Hadley1 <- function(df) {

    df %>%

        group_by(group) %>%

            summarise(

                t1t = sum(v1[c1 == "t"]),

                t1u = sum(v1[c1 == "u"]),

                t1v = sum(v1[c1 == "v"]))

}

## hadley 2

library("tidyr")

Hadley2<- function(df) {

    ## require tidyr

    df %>%

        group_by(group, c1) %>%

            summarise(t1 = sum(v1)) %>%

                spread(c1, t1)

}

## mine

library(reshape2)

Jaime <- function(df) {

    ## require reshape2

    df %>% group_by(group, c1) %>%

        summarize(condsum = sum(v1)) %>%

            melt(value.name='condsum', id.vars=c('group', 'c1')) %>%

                dcast(group ~ c1, value.var='condsum')

}

## let's do some benchmarking

library(microbenchmark)

set.seed( 1 )

N <- 30

df <- data.frame( group=sample( letters[1:4], N, replace=T)

                 , c1=sample( letters[20:22], N, replace=T)

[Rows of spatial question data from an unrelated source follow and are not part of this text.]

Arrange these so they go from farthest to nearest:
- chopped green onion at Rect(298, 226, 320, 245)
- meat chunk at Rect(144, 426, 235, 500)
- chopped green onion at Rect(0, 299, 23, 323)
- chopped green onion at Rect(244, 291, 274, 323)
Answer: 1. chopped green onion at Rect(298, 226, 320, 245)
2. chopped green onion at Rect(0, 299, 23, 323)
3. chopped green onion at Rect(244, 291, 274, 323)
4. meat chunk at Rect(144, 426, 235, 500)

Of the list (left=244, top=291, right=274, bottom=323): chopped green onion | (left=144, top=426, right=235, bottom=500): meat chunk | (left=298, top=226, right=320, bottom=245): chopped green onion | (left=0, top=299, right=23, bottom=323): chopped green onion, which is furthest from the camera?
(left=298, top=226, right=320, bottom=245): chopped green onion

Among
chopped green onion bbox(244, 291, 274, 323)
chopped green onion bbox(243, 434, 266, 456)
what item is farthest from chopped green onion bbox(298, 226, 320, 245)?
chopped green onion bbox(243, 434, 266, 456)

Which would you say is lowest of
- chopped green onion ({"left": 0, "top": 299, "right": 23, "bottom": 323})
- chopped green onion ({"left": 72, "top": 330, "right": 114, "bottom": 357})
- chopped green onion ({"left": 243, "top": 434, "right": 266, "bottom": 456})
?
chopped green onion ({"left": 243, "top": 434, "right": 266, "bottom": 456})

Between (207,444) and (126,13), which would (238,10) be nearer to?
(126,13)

                 , v1 = rbinom( N, 1, .5 )

                 , c2=sample( letters[20:22], N, replace=T)

                 , v2 = rbinom( N, 1, .5 )

                 )

## tidyr solution throws error so don't include :(

##> Hadley2(df)

##Error: index out of bounds

microbenchmark(

    Robbie(df),

    Hadley1(df),

    Jaime(df), times=100)

## Unit: milliseconds

##         expr      min       lq     mean   median       uq      max neval

##   Robbie(df) 2.149660 2.405781 2.740472 2.571891 2.821945 11.86290  1000

##  Hadley1(df) 1.851988 2.076746 2.410784 2.221399 2.452184 27.91905  1000

##    Jaime(df) 6.018156 6.547313 7.356067 6.890498 7.415158 18.21118  1000

## now on a much larger (still in memory) example dataset

## note-- these take a bit of time to run!

set.seed( 1 )

N <- 3e6

df <- data.frame( group=sample( letters[1:4], N, replace=T)

                 , c1=sample( letters[20:22], N, replace=T)

                 , v1 = rbinom( N, 1, .5 )

                 , c2=sample( letters[20:22], N, replace=T)

                 , v2 = rbinom( N, 1, .5 )

                 )

microbenchmark(

    Robbie(df),

    Hadley1(df),

    Jaime(df), times=50)

## Unit: milliseconds

##         expr       min        lq      mean    median       uq       max neval

##   Robbie(df) 5709.4797 5791.7142 5903.6788 5865.5936 5966.040 6319.9855    50

##  Hadley1(df) 1762.8244 1828.1561 1875.0274 1863.7192 1906.411 2122.2618    50

##    Jaime(df)  219.5084  225.2723  244.2125  229.4026  242.537  458.7869    50

[Robbie Edwards]

Thanks for the suggestion Jaime.

Do you think that performance would hold up across a more complex data set?  The data set right now is about 1e6 rows with combinations of 4 sets of variables to calculate across.